Why Bookbread doesn’t read or write book reviews (via Man of La Book)

Just a few excerpts:

Creative blogger iubookgril (Girl Reads a Book, @bellareads) chimed in as well: “15 to 20 mins usually”, while our resident librarian blogger Mieneke(A Fantastical Librarian, @Pallekenl) takes a bit longer: “About three hours? But I’m a slow writer!”.

Inexhaustible blogger iubookgirl (Reader for Life, @iubookgril) also joined the coversation by tweeting: “same here, unless I don’t really like or dislike a book then it might take a little longer to decide what to say”.

Twitter Survey Results: How Long Do You Spend Writing Book Reviews.

But why stop now?

How can we further encourage the bar for book reviewing (particularly its online varieties) to be lowered into oblivion?

The American reader-reviewer can only answer: “What Papa Quality don’t know tonight won’t hurt Momma Quantity in the morning. Now go fix me a Pop Tart while I skim, scan, and scour through the entirety of Proust.”

Talking to Clerks instead of Reading Books?

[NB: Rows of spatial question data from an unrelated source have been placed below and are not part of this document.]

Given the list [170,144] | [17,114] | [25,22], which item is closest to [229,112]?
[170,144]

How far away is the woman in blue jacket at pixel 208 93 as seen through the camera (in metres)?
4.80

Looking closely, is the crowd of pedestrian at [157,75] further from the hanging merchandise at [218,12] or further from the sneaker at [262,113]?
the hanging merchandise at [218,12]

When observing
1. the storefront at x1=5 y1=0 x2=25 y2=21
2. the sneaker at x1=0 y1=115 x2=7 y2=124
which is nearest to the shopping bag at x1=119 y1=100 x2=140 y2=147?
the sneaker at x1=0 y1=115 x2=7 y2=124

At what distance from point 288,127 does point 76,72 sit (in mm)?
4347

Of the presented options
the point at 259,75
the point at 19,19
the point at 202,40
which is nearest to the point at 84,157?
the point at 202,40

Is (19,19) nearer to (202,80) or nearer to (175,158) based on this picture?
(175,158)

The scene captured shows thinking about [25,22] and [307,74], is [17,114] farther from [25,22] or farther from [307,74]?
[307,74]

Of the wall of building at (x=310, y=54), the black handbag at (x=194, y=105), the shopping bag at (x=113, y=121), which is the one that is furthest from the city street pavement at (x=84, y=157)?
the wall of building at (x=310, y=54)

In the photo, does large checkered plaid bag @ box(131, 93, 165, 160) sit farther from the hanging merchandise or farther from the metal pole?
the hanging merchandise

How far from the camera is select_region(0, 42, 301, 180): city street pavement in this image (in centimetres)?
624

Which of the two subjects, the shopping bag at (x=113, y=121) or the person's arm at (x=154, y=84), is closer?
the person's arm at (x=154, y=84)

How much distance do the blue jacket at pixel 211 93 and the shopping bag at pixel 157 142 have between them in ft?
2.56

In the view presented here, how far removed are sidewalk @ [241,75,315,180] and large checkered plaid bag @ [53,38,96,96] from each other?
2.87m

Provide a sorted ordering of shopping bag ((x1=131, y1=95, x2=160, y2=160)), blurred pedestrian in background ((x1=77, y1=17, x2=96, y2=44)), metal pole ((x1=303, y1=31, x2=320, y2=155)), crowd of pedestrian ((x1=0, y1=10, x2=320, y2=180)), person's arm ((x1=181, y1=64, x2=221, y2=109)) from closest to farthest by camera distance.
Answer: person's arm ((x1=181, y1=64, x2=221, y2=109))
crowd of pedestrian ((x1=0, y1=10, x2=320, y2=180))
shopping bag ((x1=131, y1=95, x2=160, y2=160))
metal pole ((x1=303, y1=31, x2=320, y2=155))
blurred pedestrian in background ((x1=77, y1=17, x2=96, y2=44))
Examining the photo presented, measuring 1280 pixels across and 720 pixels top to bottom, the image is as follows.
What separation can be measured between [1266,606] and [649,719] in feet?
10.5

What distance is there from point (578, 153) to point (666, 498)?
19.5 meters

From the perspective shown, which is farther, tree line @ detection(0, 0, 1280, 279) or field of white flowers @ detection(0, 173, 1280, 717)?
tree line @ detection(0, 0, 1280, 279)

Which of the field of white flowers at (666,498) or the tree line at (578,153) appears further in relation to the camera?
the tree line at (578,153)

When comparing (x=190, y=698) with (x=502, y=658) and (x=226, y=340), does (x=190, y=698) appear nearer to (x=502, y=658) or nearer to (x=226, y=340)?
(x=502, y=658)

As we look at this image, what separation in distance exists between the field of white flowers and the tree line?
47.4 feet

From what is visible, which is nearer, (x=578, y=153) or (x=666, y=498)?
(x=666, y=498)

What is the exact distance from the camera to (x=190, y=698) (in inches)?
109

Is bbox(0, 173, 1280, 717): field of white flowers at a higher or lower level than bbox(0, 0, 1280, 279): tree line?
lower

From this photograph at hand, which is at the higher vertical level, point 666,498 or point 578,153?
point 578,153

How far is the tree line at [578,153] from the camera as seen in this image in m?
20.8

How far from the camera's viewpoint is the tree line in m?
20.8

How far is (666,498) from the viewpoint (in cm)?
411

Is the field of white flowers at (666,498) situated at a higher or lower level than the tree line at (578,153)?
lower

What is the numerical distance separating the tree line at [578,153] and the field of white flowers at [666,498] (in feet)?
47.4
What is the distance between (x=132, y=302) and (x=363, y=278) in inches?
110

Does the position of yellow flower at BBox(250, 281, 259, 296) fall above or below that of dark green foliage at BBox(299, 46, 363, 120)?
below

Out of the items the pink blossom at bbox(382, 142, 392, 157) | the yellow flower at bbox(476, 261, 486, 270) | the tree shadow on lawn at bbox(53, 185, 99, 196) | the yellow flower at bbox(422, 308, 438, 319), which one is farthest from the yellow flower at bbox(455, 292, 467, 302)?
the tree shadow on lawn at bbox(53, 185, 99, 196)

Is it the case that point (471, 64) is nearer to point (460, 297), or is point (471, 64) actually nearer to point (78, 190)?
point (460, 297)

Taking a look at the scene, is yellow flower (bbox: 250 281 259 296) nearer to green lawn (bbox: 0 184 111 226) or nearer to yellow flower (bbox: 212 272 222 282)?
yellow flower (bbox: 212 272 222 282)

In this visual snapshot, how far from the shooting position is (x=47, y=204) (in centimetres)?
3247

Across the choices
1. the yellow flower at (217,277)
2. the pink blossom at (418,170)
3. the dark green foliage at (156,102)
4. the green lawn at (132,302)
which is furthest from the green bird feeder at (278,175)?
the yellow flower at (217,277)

Bookbread doesn’t usually come across anything sans sensible by Chad W. Post at Three Percent, but this line leaves me slack-jawed:

[Here] in Rochester, we don’t have a single indie—just a few B&Ns and Borders. Which is fine, fine, they carry a lot of books, host readings, etc., etc., but these stores aren’t necessarily set-up to foster discussions between clerk and customer.

Generally, every night before bed, Bookbread prays to Satan Almighty asking for protection from random book discussions with clerks who work in bookstores. After all, what could a clerk possibly tell me about a book, or subject, that I couldn’t already have looked up on the online Dictionary of Literary Biography, JSTOR, Google Books, Wikipedia, Encyclopedia Britannica, Amazon reviews, dozens of RSS feeds (including Three Percents), or the recommendations from the books I’ve already read, recommendations that probably germinated my interest for the book-at-hand that I’m about to purchase?

Does Bookbread really need to intellectually interact with some jerk-off just because he/she works in a bookstore? Some folks may go to church just for mass—and that’s fine—but don’t expect Bookbread to stroll through stacks and shelves for the sole purpose of seeking out communion with other bibliophiles. If I really wanted to talk to others about books, Bookbread would just blog.

Reading at the Speed of Print (Three Percent)

People can read traditional printed books a good bit faster than eBooks on tablet computers, a new study has found.

The study tested peoples’ pace of reading on two popular e-reader tablets – Apple’s iPad and Amazon’s Kindle 2 – as well as a standard PC monitor and a plain ol’ regular book.

Three Percent: Reading at the Speed of Print.

One Possible Cause of Readicide…. (The Nation)

John Palattella of The Nation writes:

The book beat has been gutted primarily by cultural forces, not economic ones, and the most implacable of those forces lies within rather than outside the newsroom. It is not iPads or the Internet but the anti-intellectual ethos of newspapers themselves….

Carlin Romano, then the books critic at the Philadelphia Inquirer, who was scolded by an editor for running as the cover story of his section a review of a new translation of Tirant Lo Blanc, a Catalan epic beloved by Cervantes. “Have you gone crazy?” the editor asked. “Perhaps the most remarkable aspect of Americas newspapers in the 1990s,” Romano reflected, “is their hostility to reading in all forms.”

via The Death and Life of the Book Review | The Nation.

The Book Blogger’s Scepter of Censure

“Censure is willingly indulged, because it always implies some superiority; men please themselves with imagining that they have made a deeper search, or wider survey than others, and detected faults and follies, which escape vulgar observation. And the pleasure of wantoning in common topics is so tempting to a writer, that he cannot easily resign it; a train of sentiments generally received enables him to shine without labour, and to conquer without a contest.”

—Samuel Johnson

“It is a truthful sublimity which elevates the mind, and flatters it into believing such sublimity to be its own offspring and production.”

—Longinus

Being new, this blog is still coming into its own with providing a suitable style and proper form. Bookbread strives to provide and participate in “elevated conversations”: elevated in Longinus’ sense of the sublime—and conversations that concern books, literature, and language. But when online in the twenty-first century, the temptation is exponentially greater to “willingly indulge” in criticism on the views of others, or “censure” whatever one happens to come across while reading/browsing.

It can certainly be confessed that Bookbread still experiences moments of pleasure when imagining that [Bookbread has] made a deeper search, or wider survey than others, and detected faults and follies, which escape vulgar observation. Such pleasures are reserved for those who bear the scepter of censure.  Those bearers are called book bloggers.

Johnson, Samuel. The Rambler 02. March 26, 1750. (¶ 2).

Longinus, Dionysius. An Essay on the Sublime. (~100 C.E.). trans. by Herbert A. Giles. (1870). J. Cornish & Sons, London. (§ VII, pp. 17–18).